The government will offer incentives of ₹10,683 crore over five years to textile makers, Union ministers Anurag Thakur and Piyush Goyal told reporters after a cabinet meeting.
The scheme focuses on synthetic textiles, where India lacks global competitiveness and specialty textiles that are used in aerospace, automotive, construction, marine and medical sectors.
“Leveraging economies of scale, the scheme will help Indian companies emerge as global champions," Goyal said. The scheme, the government said, will help create more than 750,000 direct jobs and many more in ancillaries.
It is expected to pave the way for the participation of women in large numbers, result in fresh investments of more than ₹19,000 crore and additional sales of more than ₹3 trillion over five years, Goyal said. Priority will be accorded to investment in backward districts and small towns. The scheme will benefit Gujarat, Uttar Pradesh, Maharashtra, Tamil Nadu, Punjab, Andhra Pradesh, Telangana and Odisha, said an official statement.
The scheme offers two kinds of investment opportunities. One of them is for large integrated units, where the minimum investment is ₹300 crore in the plant, machinery and civil works, excluding land costs. In the second category, investors have to put in at least ₹100 crore to participate. Textiles is one of 13 sectors where PLI schemes were announced during Union Budget 2021-22 with an outlay of ₹1.97 trillion to give a boost to domestic manufacturing. The schemes are expected to result in incremental production in these 13 sectors to around ₹37.5 trillion over five years and offer new jobs to nearly 10 million people in the same period.
In a separate decision, the Cabinet Committee on Economic Affairs (CCEA) approved an increase in the minimum support prices (MSP) for all mandated Rabi crops for the 2022-23 marketing season.
The highest absolute increase in minimum support price over the previous year was recommended for lentil (masur), rapeseed and mustard (by ₹400 per quintal each), followed by gram (by ₹130 per quintal) and safflower (by ₹114 per quintal). The measure is also aimed at encouraging crop diversification.
The increase in MSP for Rabi crops for the 2022-23 season is in line with the Union budget of 2018-19, which fixed MSPs at a level of at least 1.5 times the all-India weighted average cost of production, aiming at a reasonably fair remuneration for the fanners.
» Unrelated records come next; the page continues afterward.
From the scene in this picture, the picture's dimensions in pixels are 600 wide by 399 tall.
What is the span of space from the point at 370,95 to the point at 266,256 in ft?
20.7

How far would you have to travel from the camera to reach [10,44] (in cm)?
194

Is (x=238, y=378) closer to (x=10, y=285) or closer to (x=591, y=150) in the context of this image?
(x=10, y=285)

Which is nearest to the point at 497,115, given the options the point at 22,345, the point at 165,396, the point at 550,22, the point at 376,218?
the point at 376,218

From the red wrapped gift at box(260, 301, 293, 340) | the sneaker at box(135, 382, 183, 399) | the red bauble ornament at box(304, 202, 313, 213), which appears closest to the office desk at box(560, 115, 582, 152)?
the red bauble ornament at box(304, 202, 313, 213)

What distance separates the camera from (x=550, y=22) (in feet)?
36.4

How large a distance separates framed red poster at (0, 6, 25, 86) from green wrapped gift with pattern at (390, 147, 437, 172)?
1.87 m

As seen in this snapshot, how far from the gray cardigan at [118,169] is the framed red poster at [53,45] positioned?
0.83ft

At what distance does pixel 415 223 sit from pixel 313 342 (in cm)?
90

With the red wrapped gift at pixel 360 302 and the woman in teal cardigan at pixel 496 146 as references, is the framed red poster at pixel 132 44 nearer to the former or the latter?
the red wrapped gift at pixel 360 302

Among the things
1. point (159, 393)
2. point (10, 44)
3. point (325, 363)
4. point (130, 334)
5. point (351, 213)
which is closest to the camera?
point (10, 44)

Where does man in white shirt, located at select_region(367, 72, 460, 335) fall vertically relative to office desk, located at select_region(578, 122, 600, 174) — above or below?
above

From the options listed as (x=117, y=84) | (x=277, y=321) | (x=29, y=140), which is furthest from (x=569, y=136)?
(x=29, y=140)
The expected returns to farmers over their cost of production are estimated to be highest for wheat and rapeseed and mustard (100% each), followed by lentil (79%), gram (74%), barley (60%) and safflower (50%).
Concerted efforts were made over the last few years to realign MSPs in favour of oilseeds, pulses and coarse cereals to encourage farmers to put larger areas under these crops and adopt the best technologies and farm practices to boost output.